About this exercise:
Each and every line below goes into your answer unchanged, but leave out the images.

[Saved data entries]
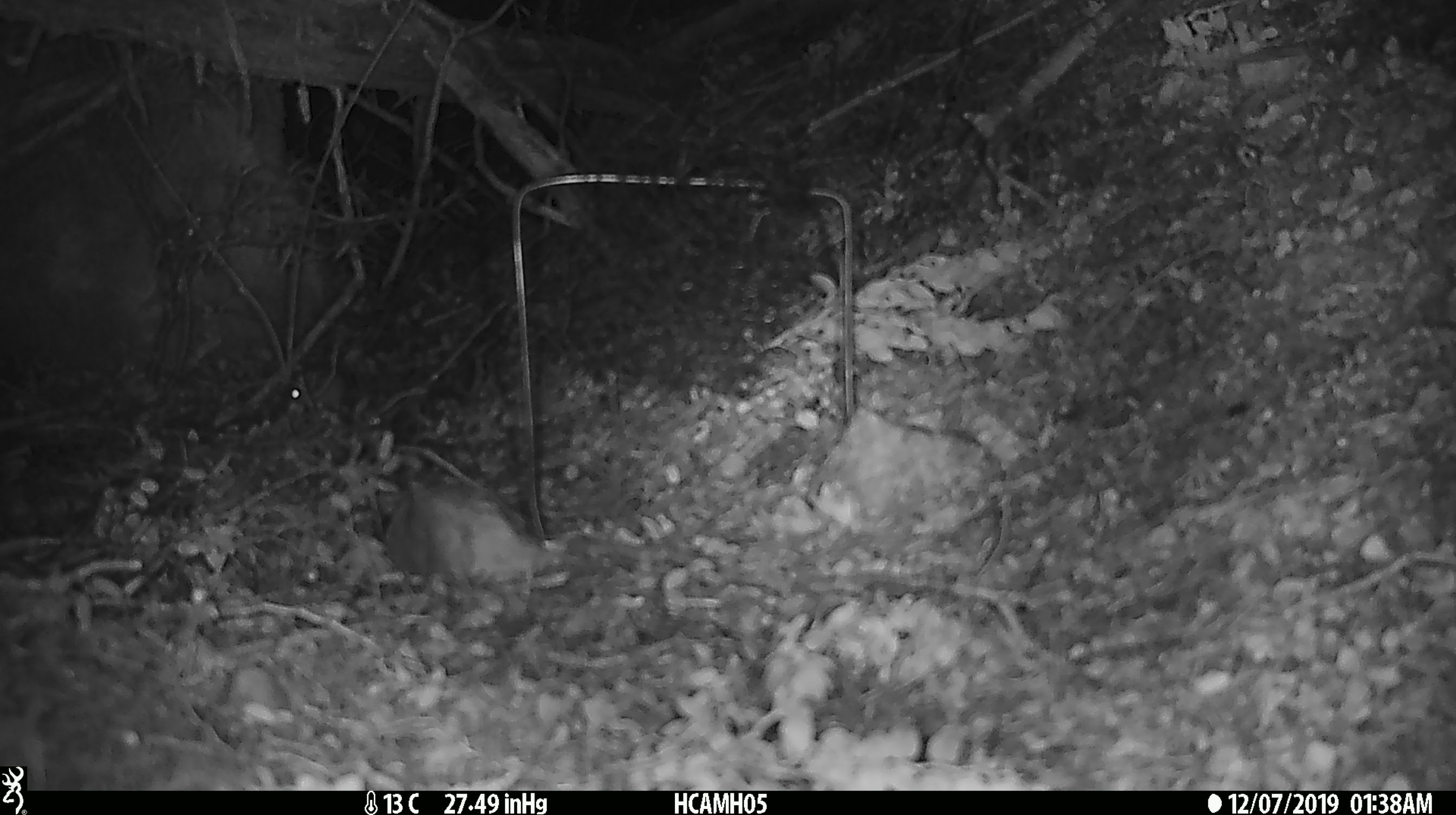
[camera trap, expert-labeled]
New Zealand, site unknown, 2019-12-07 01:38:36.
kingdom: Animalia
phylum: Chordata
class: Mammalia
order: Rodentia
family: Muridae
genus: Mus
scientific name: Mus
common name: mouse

Completed exercise:
[camera trap, expert-labeled]
New Zealand, site unknown, 2019-12-07 01:38:36.
kingdom: Animalia
phylum: Chordata
class: Mammalia
order: Rodentia
family: Muridae
genus: Mus
scientific name: Mus
common name: mouse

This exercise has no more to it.